Bu tutum, devletin yüksek menfaatlerini kutsayan ve bu menfaatler uğruna kurumların hukuk dışına çıkmasını normalleştiren zihniyetin yansımasıdır. Bu zihniyet ve bu yargı pratiğiyle adalete erişimin mümkün olmadığı, benzerleri gibi Hrant Dink cinayetinde de bir kez daha ve bütün açıklığıyla ortaya çıktı.
Hrant Dink aleyhine açılan soruşturma, kovuşturmalar, mahkumiyet kararı, bu kararın Yargıtayca onanması, cinayet sonrası yürütülen soruşturma ve kovuşturmalar, süreçte yer alan yargısal makamların, kararlarını, hukuka değil, devletin ideolojisine ve devletin derinliklerinden gelen işaretlere göre oluşturduklarını tüm açıklığıyla ortaya çıkardı. Milliyetçi, ırkçı, ayrımcı, vatandaşını tehdit olarak gören resmi ideolojik formasyonu koruma ve kollamayı misyon edinmiş bir yargısal mekanizmanın ya da korumasız bırakıldığı için bu mekanizmanın bir parçası durumunda kalan yargı makamlarının temel hak ve özgürlükleri koruma bilinciyle hareket eden yargı makamlarıyla aynı sonuçlara varamayacağı çok açık olarak ortaya çıktı.

4 YIL SONRA GELİNEN NOKTA

Yukarıda başlıklar halinde değinilen olgular, işaret edilen kurumlar ve mekanizmaların Dink cinayetinin hazırlanması, işlenmesi, cinayetin ardından delillerin gizlenmesi, karartılması, gerçeğin üstünün örtülmesi, yargı süreçlerinin sınırlarının ve çerçevesinin çizilmesi ve bu sınırların dışına çıkılmamasındaki uyumu ve ideolojik ortaklığı dikkat çekicidir. Esasen bu uyum ve ortaklık, cinayetin meşrulaştırılması yanında cezasızlığını da sağlayan ve olağanlaştıran güçlü bir aygıtın ve zihniyetin varlığına tekabül etmektedir. Bu güçlü aygıt devletin ta kendisidir. Hrant Dink’in hedef gösterilmesi, mahkumiyetiyle sonuçlanan yargı süreçleri ve öldürülmesi, cinayet yargılamalarının tıkanması, yani sürecin bütün olguları, devletin ideolojisini ve siyasetini işaret etmektedir.

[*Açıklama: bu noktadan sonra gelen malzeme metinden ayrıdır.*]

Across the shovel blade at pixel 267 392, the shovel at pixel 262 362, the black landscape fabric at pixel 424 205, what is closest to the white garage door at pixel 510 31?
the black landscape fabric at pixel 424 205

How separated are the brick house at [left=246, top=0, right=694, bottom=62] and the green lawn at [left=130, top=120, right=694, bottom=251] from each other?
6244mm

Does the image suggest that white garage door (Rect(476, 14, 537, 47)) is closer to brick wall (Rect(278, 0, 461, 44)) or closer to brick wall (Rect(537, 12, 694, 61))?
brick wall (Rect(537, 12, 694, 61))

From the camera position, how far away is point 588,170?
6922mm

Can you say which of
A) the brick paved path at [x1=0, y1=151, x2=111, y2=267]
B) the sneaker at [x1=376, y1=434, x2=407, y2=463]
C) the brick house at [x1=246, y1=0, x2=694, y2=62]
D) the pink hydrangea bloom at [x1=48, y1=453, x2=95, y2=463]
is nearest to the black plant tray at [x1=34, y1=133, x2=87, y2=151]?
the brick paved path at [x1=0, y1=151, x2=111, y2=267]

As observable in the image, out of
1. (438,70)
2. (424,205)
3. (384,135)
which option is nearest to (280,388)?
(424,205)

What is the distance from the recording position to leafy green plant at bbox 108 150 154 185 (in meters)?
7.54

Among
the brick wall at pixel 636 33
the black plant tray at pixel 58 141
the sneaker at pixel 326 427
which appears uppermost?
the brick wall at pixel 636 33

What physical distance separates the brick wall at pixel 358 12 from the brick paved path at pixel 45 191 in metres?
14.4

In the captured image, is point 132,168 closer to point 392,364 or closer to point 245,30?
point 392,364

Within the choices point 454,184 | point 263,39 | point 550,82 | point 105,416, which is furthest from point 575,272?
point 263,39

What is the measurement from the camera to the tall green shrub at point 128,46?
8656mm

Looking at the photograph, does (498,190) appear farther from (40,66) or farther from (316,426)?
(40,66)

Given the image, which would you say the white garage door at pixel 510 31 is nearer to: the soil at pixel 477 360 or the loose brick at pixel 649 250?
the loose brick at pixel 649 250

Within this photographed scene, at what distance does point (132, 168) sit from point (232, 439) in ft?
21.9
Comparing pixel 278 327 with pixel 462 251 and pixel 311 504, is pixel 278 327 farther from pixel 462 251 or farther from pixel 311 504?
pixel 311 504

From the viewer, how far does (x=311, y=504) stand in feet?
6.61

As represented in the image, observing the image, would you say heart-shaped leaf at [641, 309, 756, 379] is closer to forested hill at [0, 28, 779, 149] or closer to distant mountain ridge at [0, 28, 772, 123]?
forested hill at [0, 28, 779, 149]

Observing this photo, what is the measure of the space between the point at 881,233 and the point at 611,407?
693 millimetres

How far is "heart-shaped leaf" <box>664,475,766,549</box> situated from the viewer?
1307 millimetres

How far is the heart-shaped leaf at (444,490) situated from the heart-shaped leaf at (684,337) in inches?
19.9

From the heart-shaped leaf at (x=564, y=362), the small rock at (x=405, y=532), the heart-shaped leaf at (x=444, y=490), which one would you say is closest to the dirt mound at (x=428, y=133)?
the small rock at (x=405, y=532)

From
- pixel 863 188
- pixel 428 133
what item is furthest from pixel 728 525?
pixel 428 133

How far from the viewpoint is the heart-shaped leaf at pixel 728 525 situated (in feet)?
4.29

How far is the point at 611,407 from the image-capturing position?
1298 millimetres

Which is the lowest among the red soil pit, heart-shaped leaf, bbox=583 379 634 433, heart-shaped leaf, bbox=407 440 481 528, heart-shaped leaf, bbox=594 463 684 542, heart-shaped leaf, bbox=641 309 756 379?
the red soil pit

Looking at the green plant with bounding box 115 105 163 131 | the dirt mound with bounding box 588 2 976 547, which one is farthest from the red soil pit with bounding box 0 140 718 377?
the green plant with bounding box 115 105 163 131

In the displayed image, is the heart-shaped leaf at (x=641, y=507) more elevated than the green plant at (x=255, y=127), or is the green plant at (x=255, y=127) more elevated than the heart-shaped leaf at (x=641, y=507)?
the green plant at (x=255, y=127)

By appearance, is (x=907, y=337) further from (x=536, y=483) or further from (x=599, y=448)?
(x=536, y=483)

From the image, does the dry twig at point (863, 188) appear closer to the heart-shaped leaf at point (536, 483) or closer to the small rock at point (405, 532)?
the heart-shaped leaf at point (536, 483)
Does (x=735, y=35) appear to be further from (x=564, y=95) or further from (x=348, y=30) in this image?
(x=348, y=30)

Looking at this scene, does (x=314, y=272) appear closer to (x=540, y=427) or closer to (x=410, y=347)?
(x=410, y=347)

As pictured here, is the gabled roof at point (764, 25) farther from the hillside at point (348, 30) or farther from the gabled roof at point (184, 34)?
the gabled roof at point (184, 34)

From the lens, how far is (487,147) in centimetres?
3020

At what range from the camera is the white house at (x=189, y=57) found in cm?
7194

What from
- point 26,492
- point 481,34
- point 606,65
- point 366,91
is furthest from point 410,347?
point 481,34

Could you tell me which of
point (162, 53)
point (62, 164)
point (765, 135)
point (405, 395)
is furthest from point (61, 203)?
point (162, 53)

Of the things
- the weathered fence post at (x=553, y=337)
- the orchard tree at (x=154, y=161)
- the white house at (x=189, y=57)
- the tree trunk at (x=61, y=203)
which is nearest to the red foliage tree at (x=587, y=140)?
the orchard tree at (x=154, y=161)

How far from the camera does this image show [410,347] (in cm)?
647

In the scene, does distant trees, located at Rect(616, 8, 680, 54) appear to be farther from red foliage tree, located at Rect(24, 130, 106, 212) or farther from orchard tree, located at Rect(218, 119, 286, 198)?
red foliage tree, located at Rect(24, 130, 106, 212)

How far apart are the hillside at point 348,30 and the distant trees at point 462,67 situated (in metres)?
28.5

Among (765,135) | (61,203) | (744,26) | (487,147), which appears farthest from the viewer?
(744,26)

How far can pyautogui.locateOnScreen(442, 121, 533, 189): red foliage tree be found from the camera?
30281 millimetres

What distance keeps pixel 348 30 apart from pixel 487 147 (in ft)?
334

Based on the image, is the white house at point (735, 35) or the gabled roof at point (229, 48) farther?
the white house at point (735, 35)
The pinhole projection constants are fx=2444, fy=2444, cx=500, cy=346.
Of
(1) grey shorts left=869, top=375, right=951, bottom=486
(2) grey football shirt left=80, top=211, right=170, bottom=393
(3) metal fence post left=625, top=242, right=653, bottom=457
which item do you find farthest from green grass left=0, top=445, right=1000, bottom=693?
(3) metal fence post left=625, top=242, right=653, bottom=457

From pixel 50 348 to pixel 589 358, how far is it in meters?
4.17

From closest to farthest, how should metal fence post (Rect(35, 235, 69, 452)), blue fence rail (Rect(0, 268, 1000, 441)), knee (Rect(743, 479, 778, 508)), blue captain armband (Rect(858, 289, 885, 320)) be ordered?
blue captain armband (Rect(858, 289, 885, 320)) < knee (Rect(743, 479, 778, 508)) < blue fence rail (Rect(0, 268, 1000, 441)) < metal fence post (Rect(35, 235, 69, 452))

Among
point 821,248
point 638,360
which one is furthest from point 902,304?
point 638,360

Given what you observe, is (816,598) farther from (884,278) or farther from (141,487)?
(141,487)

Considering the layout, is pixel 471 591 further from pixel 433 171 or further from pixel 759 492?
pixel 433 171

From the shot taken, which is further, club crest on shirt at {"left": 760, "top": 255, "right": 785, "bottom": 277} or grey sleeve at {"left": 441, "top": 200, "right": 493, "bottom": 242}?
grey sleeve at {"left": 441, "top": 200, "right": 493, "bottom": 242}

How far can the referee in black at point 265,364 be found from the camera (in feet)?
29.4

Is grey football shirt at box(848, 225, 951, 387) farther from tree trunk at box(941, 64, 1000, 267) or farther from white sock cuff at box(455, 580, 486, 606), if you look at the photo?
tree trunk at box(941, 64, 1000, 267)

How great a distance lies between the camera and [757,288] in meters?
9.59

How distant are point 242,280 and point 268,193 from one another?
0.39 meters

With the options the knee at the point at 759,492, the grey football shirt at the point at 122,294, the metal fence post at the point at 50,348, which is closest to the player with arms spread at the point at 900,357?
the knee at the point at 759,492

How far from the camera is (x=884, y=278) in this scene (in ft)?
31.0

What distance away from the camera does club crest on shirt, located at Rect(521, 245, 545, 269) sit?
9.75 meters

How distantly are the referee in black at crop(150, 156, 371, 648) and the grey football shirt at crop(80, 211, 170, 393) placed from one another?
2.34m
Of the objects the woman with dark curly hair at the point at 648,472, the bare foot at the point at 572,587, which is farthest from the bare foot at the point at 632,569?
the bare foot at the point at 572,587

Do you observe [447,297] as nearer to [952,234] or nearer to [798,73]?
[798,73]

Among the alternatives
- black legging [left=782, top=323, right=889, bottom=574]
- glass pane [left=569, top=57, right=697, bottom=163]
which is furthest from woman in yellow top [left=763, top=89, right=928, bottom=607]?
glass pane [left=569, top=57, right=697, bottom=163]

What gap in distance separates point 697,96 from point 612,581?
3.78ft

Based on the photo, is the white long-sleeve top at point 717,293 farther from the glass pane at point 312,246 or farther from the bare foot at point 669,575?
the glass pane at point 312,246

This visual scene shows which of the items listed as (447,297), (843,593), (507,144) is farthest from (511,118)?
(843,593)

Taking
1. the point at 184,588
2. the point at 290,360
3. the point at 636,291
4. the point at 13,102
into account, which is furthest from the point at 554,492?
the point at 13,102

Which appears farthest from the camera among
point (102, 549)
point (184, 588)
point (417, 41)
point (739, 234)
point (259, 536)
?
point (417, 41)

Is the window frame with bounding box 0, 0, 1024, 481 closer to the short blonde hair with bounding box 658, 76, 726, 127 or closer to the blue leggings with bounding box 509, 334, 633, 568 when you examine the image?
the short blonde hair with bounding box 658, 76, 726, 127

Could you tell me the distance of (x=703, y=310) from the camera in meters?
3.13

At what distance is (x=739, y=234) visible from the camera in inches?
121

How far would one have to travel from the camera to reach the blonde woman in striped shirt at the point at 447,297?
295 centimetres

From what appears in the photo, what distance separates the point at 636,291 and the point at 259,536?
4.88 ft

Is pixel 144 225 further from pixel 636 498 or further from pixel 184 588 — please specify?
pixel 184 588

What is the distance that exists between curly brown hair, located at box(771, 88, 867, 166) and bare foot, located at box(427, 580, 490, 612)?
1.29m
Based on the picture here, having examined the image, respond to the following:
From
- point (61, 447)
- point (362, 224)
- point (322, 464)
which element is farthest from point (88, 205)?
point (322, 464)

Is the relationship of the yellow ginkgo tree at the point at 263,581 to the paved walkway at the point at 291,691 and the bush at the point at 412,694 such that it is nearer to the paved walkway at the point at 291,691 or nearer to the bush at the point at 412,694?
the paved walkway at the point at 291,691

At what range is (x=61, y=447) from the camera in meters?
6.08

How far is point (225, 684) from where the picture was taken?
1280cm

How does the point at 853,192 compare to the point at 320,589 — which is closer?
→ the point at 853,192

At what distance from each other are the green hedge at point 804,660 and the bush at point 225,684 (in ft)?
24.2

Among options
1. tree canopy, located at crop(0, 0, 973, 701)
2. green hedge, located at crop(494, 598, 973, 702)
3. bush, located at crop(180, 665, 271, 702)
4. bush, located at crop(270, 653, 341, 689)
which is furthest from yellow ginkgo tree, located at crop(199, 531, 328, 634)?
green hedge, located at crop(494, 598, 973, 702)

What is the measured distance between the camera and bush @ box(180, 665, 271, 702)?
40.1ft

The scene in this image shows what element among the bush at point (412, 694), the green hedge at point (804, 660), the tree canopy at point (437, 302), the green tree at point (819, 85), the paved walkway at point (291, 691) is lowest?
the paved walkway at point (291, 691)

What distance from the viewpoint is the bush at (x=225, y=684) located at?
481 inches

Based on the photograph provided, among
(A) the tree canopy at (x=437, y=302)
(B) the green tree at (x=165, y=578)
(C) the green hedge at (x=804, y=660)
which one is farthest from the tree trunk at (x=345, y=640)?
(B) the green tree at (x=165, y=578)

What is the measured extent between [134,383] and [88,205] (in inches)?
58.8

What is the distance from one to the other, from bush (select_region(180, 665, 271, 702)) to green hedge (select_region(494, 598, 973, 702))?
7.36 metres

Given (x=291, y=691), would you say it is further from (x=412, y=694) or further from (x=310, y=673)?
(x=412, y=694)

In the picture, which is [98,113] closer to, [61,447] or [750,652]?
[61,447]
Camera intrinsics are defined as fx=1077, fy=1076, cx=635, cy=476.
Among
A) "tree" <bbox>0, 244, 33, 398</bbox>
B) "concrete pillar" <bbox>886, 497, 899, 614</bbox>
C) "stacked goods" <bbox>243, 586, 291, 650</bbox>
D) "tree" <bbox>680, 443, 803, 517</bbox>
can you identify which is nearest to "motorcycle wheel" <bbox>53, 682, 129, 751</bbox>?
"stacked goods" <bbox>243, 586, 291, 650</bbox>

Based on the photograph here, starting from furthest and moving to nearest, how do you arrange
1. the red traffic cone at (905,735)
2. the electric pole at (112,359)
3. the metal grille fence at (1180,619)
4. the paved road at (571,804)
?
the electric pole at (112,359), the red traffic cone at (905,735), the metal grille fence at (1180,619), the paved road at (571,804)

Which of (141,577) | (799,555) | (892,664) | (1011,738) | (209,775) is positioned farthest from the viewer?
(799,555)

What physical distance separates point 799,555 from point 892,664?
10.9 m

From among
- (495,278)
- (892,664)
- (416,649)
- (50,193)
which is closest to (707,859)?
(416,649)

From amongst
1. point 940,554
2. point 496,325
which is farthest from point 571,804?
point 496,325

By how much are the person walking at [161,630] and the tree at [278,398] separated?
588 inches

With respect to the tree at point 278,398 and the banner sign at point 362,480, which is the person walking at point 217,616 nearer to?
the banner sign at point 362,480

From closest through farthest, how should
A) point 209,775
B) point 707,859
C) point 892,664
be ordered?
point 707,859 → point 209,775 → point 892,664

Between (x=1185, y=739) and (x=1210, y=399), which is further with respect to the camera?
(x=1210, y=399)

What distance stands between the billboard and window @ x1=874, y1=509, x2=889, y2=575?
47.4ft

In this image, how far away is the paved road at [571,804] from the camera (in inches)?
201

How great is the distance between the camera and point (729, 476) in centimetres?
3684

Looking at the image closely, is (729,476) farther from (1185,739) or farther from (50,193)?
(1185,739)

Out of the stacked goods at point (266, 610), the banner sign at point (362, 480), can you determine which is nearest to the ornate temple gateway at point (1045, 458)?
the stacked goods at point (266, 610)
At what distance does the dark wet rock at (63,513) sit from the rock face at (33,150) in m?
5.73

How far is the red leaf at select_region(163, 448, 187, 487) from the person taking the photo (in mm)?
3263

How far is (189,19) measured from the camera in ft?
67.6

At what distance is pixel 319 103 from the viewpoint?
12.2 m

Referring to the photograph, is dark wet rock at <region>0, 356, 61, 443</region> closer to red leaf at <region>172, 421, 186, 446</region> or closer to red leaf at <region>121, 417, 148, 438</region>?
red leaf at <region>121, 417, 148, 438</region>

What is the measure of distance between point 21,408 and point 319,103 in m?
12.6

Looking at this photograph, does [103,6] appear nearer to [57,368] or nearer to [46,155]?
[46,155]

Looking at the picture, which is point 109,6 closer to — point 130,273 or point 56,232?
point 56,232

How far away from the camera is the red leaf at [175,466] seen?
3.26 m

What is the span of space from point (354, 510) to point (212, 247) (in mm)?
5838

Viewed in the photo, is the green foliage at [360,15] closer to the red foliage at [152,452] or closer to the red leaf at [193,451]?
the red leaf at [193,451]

Vatandaşlarının canını korumakla yükümlü devletin, zaman içinde kapsadığı kişi ve gruplar değişse de vatandaşlarından bir bölümünün (iç) düşman olduğuna karar verdiği, bu düşmana karşı yürütülecek mücadelede, cinayet dahil yasaların suç olarak tarif ettiği eylemlerin yargılanmadığı, bu nedenle, suçların ve suçluların cezasız bırakıldığı, hukuk dışına çıkan görevlilere bu eylemleri nedeniyle dokunulmadığı bir devasa mekanizma kurguladığı açıkça ve bir kez daha ortaya çıktı.

Kutsal devlet anlayışı ve siyasi kültürü ile şekillenen bu kurgu, devlet için, hukuk dışına çıkmayı, cinayet işlemeyi meşrulaştıran hatta özendiren, katilleri kahramanlaştıran bir sistemi mümkün kılıyordu.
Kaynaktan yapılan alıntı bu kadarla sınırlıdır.